Dear Avid: Computers are a Thing and you should use Them
Dear Avid,
Let me tell you about computers. Computers are amazing. They can do lots of things that humans can do. They excel at boring and repetitive, data-driven tasks. I'd like you to realize this, because your program, Avid, runs on a computer, and should probably take advantage of that fact one of these days.
Herein I'm going to lay out some things that computers can do, some things that Avid already does, and some things that people pay thousands of dollars for people to do which Avid could do because: Computers. This will get into some very "big" ideas for the future of software, hardware, and video production and post-production. There will be no tl;dr.
--
Computers can do voice recognition. I can use Dragon speech to text to transcribe my footage, but Avid could just do this for me.
Computers can do facial recognition. The camera on my phone knows where faces are and facebook can figure out who that face belongs to. Avid could do this, too, and automatically log and categorize footage based on who appears in it. Combined with voice recognition, Avid could generate transcripts by character and automatically generate script sync modules for every clip, ever.
Computers are really good at comparing two values. Say, for example, the audio data in one file versus the audio data in another. Plural Eyes already does this, but Avid could do it, too, and automatically sync all of my audio files. Using facial recognition and voice recognition and scripts, it could compare the audio data to existing scripts and determine if a new file was actually from a different day, or could find the same audio on a cleaner mic, or could do lip-reading analysis to match an audio-only file to a video-only file.
Computers are really good at boring and repetitive tasks. For example, the way to multigroup some footage is to put all footage from your shoot into a sequence with each camera on a different video track (and corresponding audio on the respective audio tracks), sync it, add edits across all tracks. The easy (but not as good) way is to do this at all head frames. A computer could almost instantly do this, without error. The more advanced way is to add edits to head frames only when the previous clip-end-frame was a tail frame. A computer could also do this with near instantaneous speed, and again, without error. Then, to finish grouping, you have to subclip every possible subclip in the timeline post-add-edits-being-added, and assign the timeline TC to each subclip's AuxTC. Again, a computer could do this step, flawlessly, and with great speed.

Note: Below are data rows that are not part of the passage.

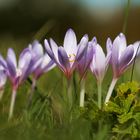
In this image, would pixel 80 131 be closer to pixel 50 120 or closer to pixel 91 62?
pixel 50 120

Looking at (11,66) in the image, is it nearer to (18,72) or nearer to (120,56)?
(18,72)

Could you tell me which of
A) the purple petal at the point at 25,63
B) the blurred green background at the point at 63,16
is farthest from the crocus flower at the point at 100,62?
the blurred green background at the point at 63,16

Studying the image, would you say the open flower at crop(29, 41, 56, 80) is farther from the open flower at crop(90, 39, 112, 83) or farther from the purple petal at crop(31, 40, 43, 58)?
the open flower at crop(90, 39, 112, 83)

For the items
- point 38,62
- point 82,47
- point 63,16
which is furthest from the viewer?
point 63,16

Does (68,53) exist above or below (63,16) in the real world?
below

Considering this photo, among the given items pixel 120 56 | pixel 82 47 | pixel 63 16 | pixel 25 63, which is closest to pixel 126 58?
pixel 120 56

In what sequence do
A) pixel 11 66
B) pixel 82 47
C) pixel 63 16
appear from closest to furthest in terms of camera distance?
pixel 82 47 → pixel 11 66 → pixel 63 16

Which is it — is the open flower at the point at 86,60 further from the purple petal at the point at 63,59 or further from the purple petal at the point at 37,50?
the purple petal at the point at 37,50

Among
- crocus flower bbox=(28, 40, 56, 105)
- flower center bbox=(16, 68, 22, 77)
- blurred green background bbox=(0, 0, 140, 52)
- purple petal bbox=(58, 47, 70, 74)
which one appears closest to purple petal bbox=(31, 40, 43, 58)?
crocus flower bbox=(28, 40, 56, 105)
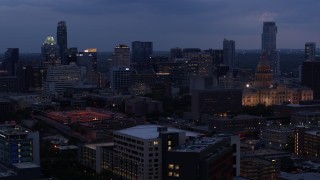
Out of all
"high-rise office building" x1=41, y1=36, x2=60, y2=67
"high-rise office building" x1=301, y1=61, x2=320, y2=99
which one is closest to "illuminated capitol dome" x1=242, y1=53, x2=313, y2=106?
"high-rise office building" x1=301, y1=61, x2=320, y2=99

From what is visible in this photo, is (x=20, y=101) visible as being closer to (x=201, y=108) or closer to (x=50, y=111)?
(x=50, y=111)

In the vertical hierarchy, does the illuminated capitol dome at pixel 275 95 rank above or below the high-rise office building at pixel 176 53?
below

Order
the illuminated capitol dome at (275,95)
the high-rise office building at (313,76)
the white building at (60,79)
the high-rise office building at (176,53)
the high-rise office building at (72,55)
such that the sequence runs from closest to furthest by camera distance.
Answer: the illuminated capitol dome at (275,95) < the high-rise office building at (313,76) < the white building at (60,79) < the high-rise office building at (72,55) < the high-rise office building at (176,53)

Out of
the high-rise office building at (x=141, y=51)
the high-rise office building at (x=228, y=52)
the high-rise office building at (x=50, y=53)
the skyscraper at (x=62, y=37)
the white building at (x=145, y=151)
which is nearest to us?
the white building at (x=145, y=151)

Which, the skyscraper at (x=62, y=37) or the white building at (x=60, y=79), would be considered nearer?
the white building at (x=60, y=79)

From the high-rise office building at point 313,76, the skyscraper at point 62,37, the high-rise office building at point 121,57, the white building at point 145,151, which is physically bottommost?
the white building at point 145,151

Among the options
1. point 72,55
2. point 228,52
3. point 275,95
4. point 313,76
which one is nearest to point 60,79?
point 72,55

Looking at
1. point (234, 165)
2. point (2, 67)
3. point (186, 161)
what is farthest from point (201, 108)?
point (2, 67)

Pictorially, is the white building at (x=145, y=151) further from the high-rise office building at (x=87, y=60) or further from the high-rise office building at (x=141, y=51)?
the high-rise office building at (x=141, y=51)

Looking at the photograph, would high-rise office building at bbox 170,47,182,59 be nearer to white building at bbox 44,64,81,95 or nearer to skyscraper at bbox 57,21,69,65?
skyscraper at bbox 57,21,69,65

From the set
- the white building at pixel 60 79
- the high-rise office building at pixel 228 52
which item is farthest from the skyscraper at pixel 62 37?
the white building at pixel 60 79
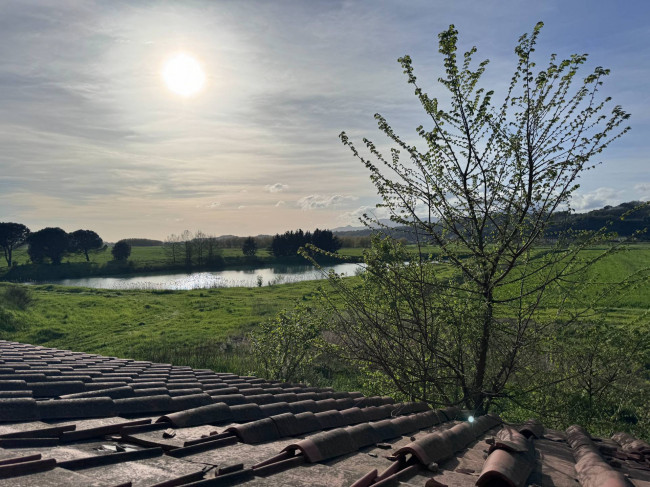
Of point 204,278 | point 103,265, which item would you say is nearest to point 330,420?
point 204,278

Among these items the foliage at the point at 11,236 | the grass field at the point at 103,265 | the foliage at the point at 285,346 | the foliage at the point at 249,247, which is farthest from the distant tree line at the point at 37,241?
the foliage at the point at 285,346

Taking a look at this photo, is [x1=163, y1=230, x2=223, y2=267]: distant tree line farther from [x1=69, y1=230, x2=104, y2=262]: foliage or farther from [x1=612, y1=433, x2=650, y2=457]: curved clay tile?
[x1=612, y1=433, x2=650, y2=457]: curved clay tile

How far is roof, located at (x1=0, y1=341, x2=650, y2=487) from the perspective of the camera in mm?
2539

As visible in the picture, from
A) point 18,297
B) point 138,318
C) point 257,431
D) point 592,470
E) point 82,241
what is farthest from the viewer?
point 82,241

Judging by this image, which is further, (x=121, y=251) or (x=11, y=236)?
(x=121, y=251)

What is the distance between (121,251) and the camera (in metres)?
82.1

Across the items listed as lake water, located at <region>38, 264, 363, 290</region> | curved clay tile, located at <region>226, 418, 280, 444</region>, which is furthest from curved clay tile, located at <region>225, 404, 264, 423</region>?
lake water, located at <region>38, 264, 363, 290</region>

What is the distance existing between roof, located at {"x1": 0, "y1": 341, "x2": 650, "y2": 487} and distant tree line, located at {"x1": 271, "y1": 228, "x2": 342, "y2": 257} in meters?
83.9

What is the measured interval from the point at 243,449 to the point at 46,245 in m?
84.0

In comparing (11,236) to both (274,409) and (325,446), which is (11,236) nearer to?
(274,409)

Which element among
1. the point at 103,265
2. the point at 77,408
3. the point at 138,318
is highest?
the point at 103,265

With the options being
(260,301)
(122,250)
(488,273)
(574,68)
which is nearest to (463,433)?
(488,273)

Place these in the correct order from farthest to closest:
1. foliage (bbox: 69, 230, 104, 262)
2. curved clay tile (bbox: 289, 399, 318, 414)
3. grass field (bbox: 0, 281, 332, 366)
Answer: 1. foliage (bbox: 69, 230, 104, 262)
2. grass field (bbox: 0, 281, 332, 366)
3. curved clay tile (bbox: 289, 399, 318, 414)

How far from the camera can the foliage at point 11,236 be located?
75.9 meters
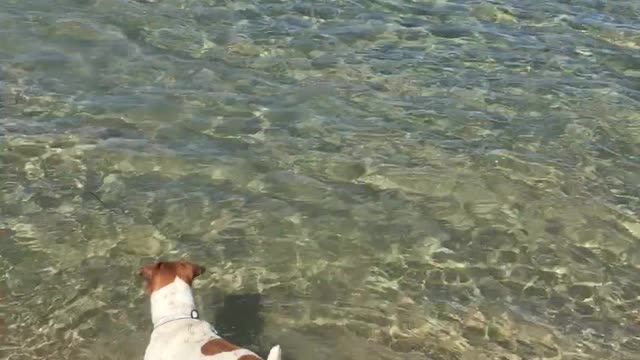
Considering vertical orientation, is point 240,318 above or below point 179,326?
below

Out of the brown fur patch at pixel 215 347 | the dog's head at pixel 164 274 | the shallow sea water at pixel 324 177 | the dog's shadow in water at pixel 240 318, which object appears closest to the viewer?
the brown fur patch at pixel 215 347

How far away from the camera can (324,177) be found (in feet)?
31.8

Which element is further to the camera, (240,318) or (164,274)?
(240,318)

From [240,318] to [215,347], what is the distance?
1.73 m

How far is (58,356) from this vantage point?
694 centimetres

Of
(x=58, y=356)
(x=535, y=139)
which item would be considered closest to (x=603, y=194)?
(x=535, y=139)

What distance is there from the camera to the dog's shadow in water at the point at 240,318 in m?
7.24

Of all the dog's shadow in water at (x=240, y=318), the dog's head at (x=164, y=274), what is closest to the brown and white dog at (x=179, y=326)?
the dog's head at (x=164, y=274)

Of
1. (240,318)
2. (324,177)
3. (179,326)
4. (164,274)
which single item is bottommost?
(240,318)

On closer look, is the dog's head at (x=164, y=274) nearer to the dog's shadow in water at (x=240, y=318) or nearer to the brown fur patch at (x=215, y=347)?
the brown fur patch at (x=215, y=347)

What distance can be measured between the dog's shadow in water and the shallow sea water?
20 millimetres

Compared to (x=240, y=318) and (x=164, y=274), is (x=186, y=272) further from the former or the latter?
(x=240, y=318)

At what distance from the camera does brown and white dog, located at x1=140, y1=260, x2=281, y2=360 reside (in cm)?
573

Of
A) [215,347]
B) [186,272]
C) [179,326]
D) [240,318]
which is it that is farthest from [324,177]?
[215,347]
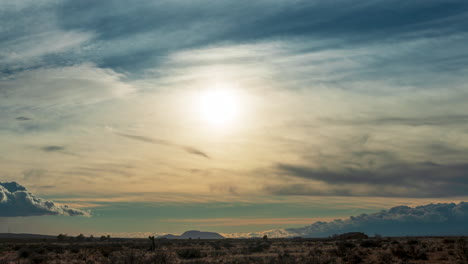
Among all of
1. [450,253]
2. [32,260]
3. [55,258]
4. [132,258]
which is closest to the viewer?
[132,258]

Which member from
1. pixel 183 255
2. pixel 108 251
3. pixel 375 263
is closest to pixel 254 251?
pixel 183 255

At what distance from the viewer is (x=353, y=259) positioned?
44656 mm

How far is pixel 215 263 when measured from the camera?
145 ft

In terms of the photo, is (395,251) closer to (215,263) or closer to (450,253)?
(450,253)

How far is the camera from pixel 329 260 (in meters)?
43.0

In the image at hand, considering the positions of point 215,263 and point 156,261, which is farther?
point 215,263

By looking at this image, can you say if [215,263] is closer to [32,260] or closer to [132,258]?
[132,258]

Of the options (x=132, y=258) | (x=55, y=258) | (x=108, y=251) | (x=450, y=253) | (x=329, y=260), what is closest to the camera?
(x=132, y=258)

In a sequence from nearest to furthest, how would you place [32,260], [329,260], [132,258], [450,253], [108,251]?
[132,258] → [329,260] → [450,253] → [32,260] → [108,251]

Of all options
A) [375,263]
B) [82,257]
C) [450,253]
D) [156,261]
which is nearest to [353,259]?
[375,263]

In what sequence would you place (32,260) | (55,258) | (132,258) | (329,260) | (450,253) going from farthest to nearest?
(55,258), (32,260), (450,253), (329,260), (132,258)

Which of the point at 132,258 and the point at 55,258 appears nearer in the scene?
the point at 132,258

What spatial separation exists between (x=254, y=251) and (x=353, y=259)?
2470cm

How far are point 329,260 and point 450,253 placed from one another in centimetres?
1446
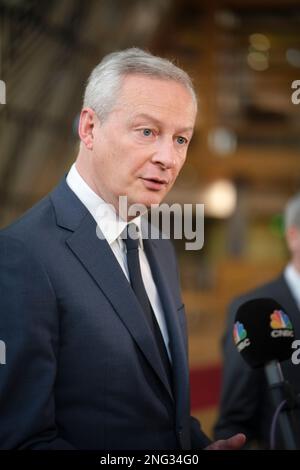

What I'm trying to say is, because of computers, Avid could sync all of your footage, generate a transcript of it, catalogue who is in each shot, find the cleanest audio for each character, find which camera angles show each character's faces, and could do this all with existing technology, automatically. Then it could combine all of this data and footage into multigroups, all on its own. What I'm saying is that 90% of the thing we call "Assistant Editing" could all be done by a computer. More quickly, more effectively, and more cheaply.
But we don't need to stop there. Computers can do all of these things so well that we could go even farther. If a computer can identify footage, place it in a timeline, sync it, log it, and group it all on it's own, why not just have computers generate the timelines and multigroups dynamically and on the fly? As in: Let's eliminate the concept of timelines and groups and clips and all that. Let's have a Stream. Footage comes into the system, Avid scans it over for video and audio data, and then places it into the stream, at the right point in time relative to all other footage. This stream is instantly updated to all users, and can be viewed in Timeline form, or Group form, or some kind of other wicked awesome form that I can't even imagine because the Stream doesn't exist yet. A dynamic footage stream would eliminate the need to fix groups because they were missing a clip. It would eliminate the need for over-cutting edited sequences with that fixed group. It would mean that editors could start working the moment that the first tape was ingested with no fear of the footage "not being ready."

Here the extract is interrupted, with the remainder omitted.